While Cliff Lee has won a Cy Young, and is obviously a great pitcher, he has never been held in the same conversation with the Roy Halladays, or the CCs, the Timmys, or the King Felixs of the world during the regular season.
It is in the postseason that Cliff Lee earns his money and gains his fame?
What he did with the Phillies in the postseason made him a superstar. He was the new Cole Hamels, only better.
He was the only man on the planet, yes, on the planet, that could beat the 2009 New York Yankees in the postseason, multiple times, and make them look like college walk-ons.
With fans and critics alike wondering if he could back that performance up, he delivered two masterful performances in the ALDS, winning two games, against a Cy Young candidate, while compiling 16 innings and only surrendering two earned runs.
Did I mention that one was a complete game, and also the series clincher, in a winner take all scenario?
He is good, he is real good.

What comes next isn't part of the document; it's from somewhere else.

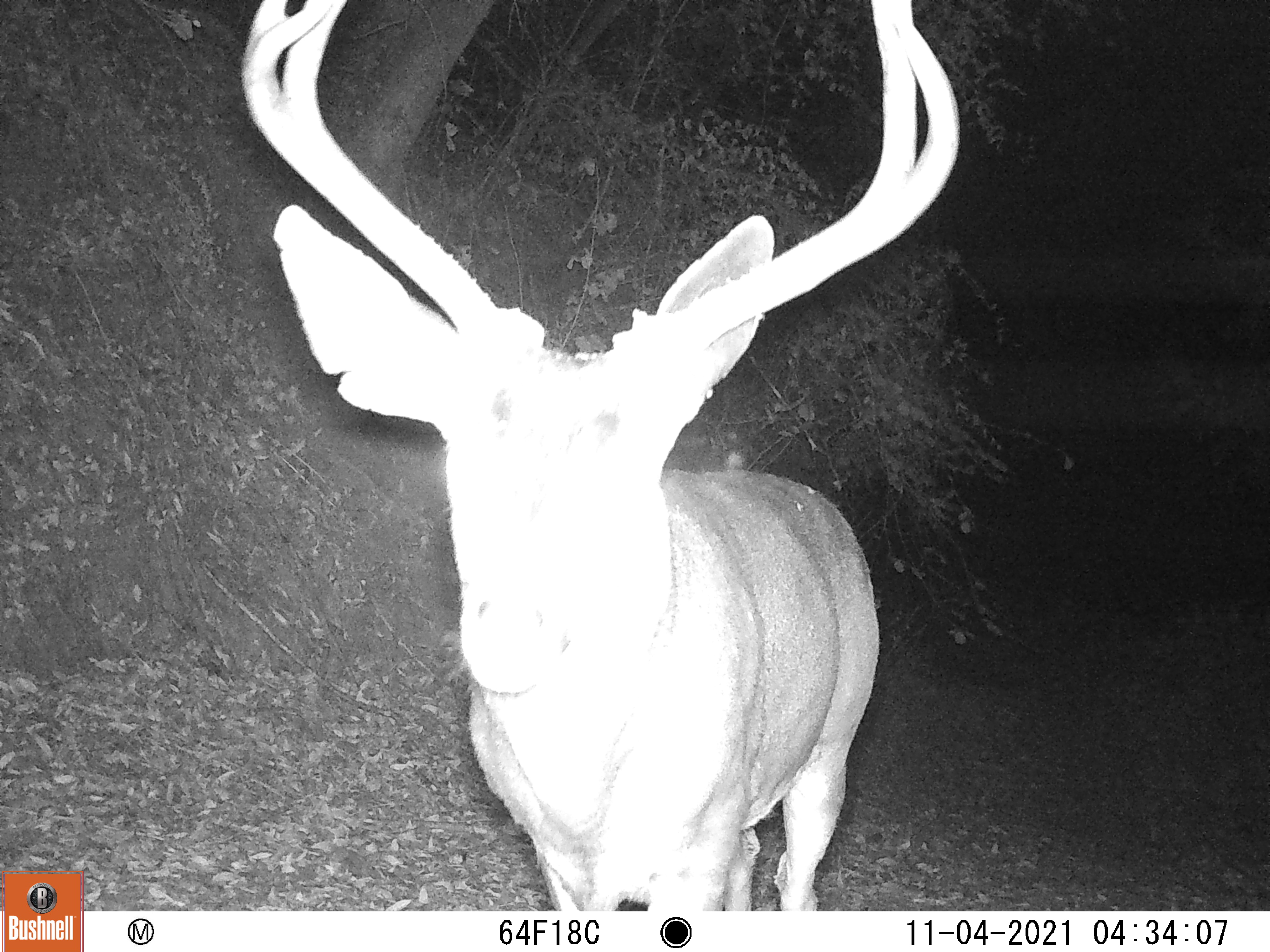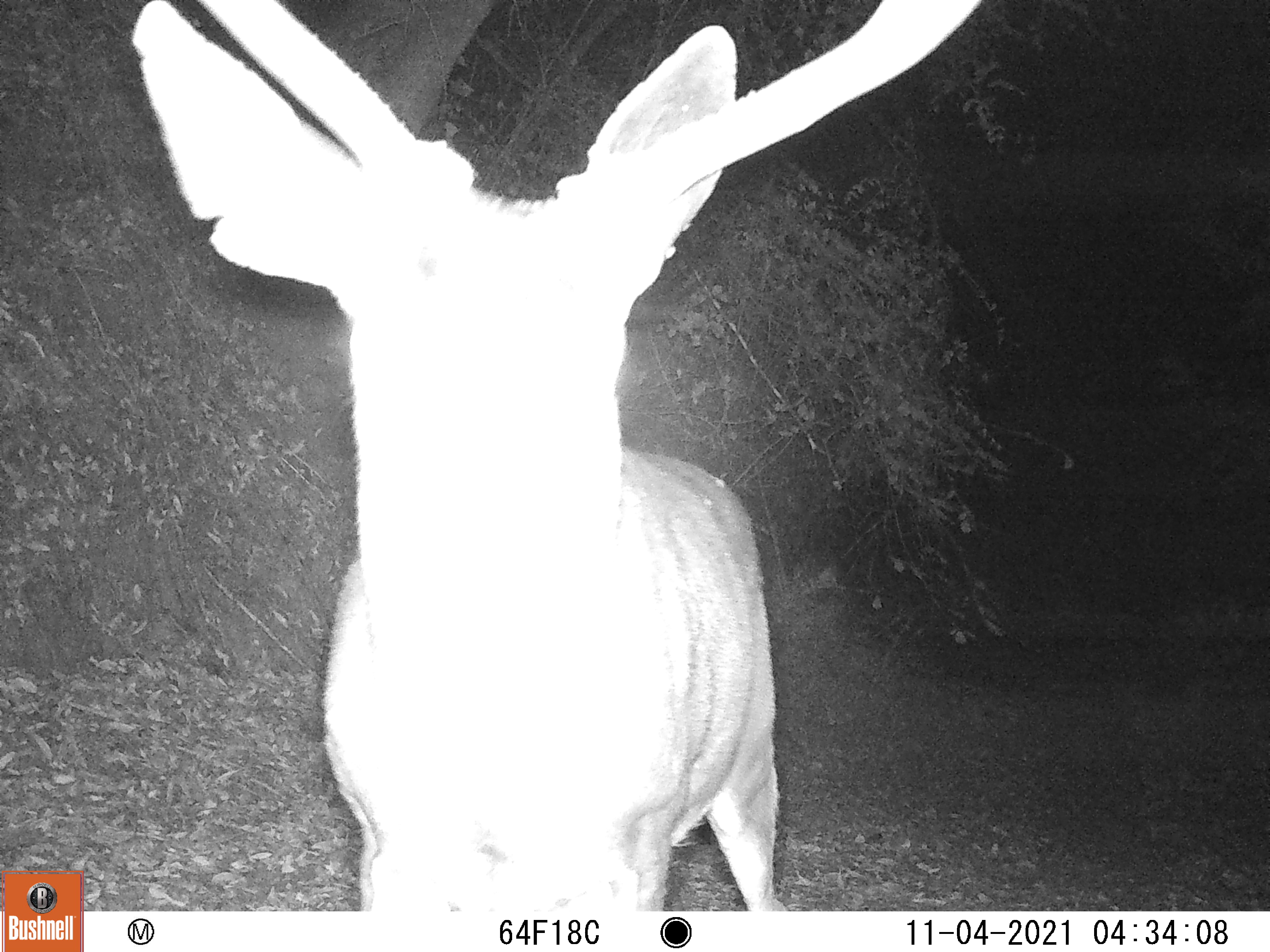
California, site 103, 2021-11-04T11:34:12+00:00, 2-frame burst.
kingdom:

And as long as a team has Cliff Lee in the playoffs, hope is alive. He is that good.
This was the year of the pitcher, and it is only suitable that the top three spots on this list all go to dominant pitchers. In my opinion, the postseason is the domain of pitchers anyways.
While I will take a good position player over a good pitcher most days in the regular season, there is not a day in the playoffs when I would take a good position player over a good pitcher.
A good pitcher can single-handedly win a series, or at least give a team one heck of a good chance at it. Just look at all the great pitchers who have won games 1 4 and 7, and have gone down in baseball lore as the greatest performers in the game.
And right now, the best to take the mound in Roy Halladay. While his postseason legacy has yet to be completely sculpted, his start is undeniably promising.
To go out and throw a no-hitter in his first-ever postseason start, against a good offense, unheard of. To have thrown a perfect game that very same year, and lead the league in complete games, and complete game shutouts, and innings pitched, spectacular.
His legacy will get tested though, as he has many tough postseason games ahead of him. His next start against Tim Lincecum is being heralded as one of the best postseason pitching matchups ever.
This is only the fifth time in postseason history that Cy Young Award winners will duel, and only the third time that pitchers will face each other where one threw a no hitter and the other a complete Game 2 hitter (or less) in their previous games.
Right now, there is no one else on the planet that the majority of people would take to pitch on their team, and they have good reason. Let's enjoy fans, for this postseason will be one that pitchers will captivate and make their own.
History is being made, don't miss out.